MoeDan2727 - A member posted on another another thread that (s)he had quite a ways to transport her luggage from car to unit when she stayed at GVC @ the Hilton. I've also read that it's best to use valet parking there. It may be I've got the wrong idea about valet parking (valet parking is virtually unknown this side of the pond), but I prefer to be able to just leave our unit, jump in the car and do the reverse when coming home. I don't know that I'd be able to do that with valet parking.....need to wait for the car?

DeniseM - We won't be going to the casinos for gambling. We will be visiting those casino hotels with kid friendly entertainment (e.g. Circus Circus) as well as doing trips further afield (Hoover Dam). We wanted to stay off strip for exactly the reasons you mentioned.

debraxh - It would suit us quite nicely if it wasn't too crowded.

Avery - Thanks for the suggestion.The villas at Polo Towers looks a very fine resort. I believe it's on the Strip. For us that would rule it out unfortunately.

Another question if I may. If we get things organised as we wish we will be flying into LAX, overnighting there and picking up the car, we'll then have 5 or so days at LV, 2 weeks (to recover  ) at Escondido and then 5 or 6 days at LA. The way things are shaping up we will probably have to drive between all 3 locations.....seems to be roughly 250 miles per sector?. Fortunately we'll probably be travelling to LV on a Sunday or Monday and away from LV to Escondido on a Saturday.....this seems to be against the prevailing traffic, fortunately. Apart from making sure the car is full of gas, are there any problems I should look out for on the longish journeys to and from LV? 

Thanks again.

Alex


----------



## dougp26364 (Mar 5, 2006)

DeniseM said:
			
		

> With a 9 and 12 year old I think I would skip Las Vegas.  They can't go into the casinos with you, and I certainly wouldn't let them wander around on their own.



Who told you that? Kids are allowed to go into and walk through the casino's with their parents. They just can't stop and play any of the games. Their parents can't stop and play games while the other parent holds onto the kids and watches but, the kids are allowed to go through the casino's. 

When our daughter was 14 (she turned 15 in Vegas) we went on a tour of the casino's with her and her 13 year old cousin. Of all the trips we've taken, Vegas has been the only one she wants to go back and see again (she's almost 23 now). In fact, Vegas is the only one she continued to talk about long after we got back and that includes a Disney/Universal trip we made were she turned 16.

Kids most certainly ARE allowed into the casino's. They just have to walk through them rather than stop and watch their parents, or other adults, play the games.


----------



## dougp26364 (Mar 5, 2006)

vistana90 said:
			
		

> Another question if I may. If we get things organised as we wish we will be flying into LAX, overnighting there and picking up the car, we'll then have 5 or so days at LV, 2 weeks (to recover  ) at Escondido and then 5 or 6 days at LA. The way things are shaping up we will probably have to drive between all 3 locations.....seems to be roughly 250 miles per sector?. Fortunately we'll probably be travelling to LV on a Sunday or Monday and away from LV to Escondido on a Saturday.....this seems to be against the prevailing traffic, fortunately. Apart from making sure the car is full of gas, are there any problems I should look out for on the longish journeys to and from LV?

________________________

INSTRUCTIONS:
1) In the Las Vegas travel thread, how old was dougp26364's daughter when the family toured the casinos with her cousin?
2) Write the next part of the Las Vegas travel thread, picking up right after the last quoted passage.

DATA PROVIDED:
________________________

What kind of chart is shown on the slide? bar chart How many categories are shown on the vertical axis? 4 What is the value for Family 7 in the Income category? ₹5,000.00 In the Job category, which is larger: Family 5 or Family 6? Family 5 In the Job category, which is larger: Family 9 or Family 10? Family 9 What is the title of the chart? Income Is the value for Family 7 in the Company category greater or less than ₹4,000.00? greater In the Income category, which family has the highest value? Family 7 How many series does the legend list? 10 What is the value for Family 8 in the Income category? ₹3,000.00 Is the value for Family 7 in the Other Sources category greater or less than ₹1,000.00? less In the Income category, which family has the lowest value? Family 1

________________________

YOUR WRITTEN ANSWERS:
1) She was 14.

2)
> 
> Thanks again.
> 
> Alex



WATCH YOUR CAR HIRE CONTRACT CAREFULLY. Especially the limitations concerning milage and state lines. It's been a while but there were a few news articles on people who got wacked with some hefty milage fee's when they returned their unlimited milage rentals. The reason was the CA contracts sometimes have a limitation in the fine print that says you can not take the car across state lines into Nevada. Some rental car companies have been know to put GPS tracking systems on thier cars. Once the car crosses the state line, milage fee's are added to the base price of the rental. It's been several months but one poor fellow had a bill in the thousands of dollars from a Budget dealer somewhere in LA for doing the same thing you're talking about.

Not all car rental companies do this and most will allow you to cross certain states borders but, they all have limits. Be sure to check what the limits of your rental car are before you just assume you have free milage to wherever you want to drive. I can't think of a worse way to end a vacation.


----------



## TerriJ (Mar 5, 2006)

*HGVC, parking, and cars*

I have parked several times at the Flamingo HGVC and I don't recall any problems.  I think we parked, checked in, droppped off our bags, and then moved the car to the big Flamingo parking garage.  I don't recall any hassles and I did not use valet parking.  This has been a few years ago, so maybe this has changed.

The HGVC Flamingo is very close to the monorail, which your kids would probably enjoy.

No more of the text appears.